◆ **ASSIGNED TASK**
Select all lines in the records that include "United".
[Opening DATA FOR THE TASK section]
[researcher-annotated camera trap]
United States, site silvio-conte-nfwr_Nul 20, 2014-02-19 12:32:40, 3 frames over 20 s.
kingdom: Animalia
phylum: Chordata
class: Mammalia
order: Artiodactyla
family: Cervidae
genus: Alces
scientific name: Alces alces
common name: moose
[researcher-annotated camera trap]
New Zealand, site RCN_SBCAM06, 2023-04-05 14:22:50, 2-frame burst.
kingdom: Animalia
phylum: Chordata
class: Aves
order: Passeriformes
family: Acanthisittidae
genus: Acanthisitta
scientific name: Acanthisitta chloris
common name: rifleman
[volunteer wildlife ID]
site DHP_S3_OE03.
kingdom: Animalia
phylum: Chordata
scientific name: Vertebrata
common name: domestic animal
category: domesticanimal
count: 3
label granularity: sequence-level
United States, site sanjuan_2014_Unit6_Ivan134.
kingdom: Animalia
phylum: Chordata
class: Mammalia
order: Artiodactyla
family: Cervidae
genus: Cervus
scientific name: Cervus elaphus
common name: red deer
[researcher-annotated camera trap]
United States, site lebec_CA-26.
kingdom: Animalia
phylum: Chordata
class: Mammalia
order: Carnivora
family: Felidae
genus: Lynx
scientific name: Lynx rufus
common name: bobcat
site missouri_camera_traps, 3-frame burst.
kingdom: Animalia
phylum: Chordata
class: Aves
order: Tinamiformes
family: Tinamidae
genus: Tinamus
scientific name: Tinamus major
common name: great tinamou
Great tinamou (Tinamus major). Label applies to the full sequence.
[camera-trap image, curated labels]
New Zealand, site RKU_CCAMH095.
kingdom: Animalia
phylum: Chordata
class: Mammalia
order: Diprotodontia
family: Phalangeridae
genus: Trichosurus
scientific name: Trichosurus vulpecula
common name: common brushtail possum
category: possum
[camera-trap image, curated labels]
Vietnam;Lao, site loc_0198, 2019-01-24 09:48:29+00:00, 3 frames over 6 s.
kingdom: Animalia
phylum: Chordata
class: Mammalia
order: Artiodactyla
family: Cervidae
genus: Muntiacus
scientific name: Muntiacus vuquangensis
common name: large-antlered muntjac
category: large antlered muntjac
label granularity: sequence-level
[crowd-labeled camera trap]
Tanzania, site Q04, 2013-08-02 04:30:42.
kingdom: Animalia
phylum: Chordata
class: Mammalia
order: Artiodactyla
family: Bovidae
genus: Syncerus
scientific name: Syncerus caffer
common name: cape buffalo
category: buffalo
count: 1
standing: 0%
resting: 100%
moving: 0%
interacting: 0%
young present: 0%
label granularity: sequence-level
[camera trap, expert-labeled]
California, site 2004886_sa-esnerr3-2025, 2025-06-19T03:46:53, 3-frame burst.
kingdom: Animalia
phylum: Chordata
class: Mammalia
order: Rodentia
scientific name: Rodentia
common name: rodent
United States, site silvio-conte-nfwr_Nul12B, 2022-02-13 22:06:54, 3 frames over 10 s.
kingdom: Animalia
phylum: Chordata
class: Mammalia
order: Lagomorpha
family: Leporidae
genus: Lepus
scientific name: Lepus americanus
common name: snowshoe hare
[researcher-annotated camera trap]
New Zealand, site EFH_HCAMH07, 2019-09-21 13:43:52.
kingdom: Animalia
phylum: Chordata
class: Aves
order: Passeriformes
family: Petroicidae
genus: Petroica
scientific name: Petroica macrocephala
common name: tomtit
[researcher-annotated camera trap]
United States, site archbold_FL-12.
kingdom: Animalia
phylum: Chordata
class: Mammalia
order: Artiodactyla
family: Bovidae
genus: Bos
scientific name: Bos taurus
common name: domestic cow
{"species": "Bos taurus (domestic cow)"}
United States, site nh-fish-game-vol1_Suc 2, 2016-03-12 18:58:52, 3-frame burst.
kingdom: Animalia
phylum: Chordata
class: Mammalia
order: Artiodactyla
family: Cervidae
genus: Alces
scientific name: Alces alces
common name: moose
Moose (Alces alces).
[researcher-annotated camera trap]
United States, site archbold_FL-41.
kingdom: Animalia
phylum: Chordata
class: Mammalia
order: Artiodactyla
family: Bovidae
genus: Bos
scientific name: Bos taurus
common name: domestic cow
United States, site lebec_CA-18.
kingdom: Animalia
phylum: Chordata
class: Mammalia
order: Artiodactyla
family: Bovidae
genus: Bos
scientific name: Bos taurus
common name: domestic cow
[Closing DATA FOR THE TASK section]
◆ **TASK SOLUTION**
United States, site silvio-conte-nfwr_Nul 20, 2014-02-19 12:32:40, 3 frames over 20 s.
United States, site sanjuan_2014_Unit6_Ivan134.
United States, site lebec_CA-26.
United States, site silvio-conte-nfwr_Nul12B, 2022-02-13 22:06:54, 3 frames over 10 s.
United States, site archbold_FL-12.
United States, site nh-fish-game-vol1_Suc 2, 2016-03-12 18:58:52, 3-frame burst.
United States, site archbold_FL-41.
United States, site lebec_CA-18.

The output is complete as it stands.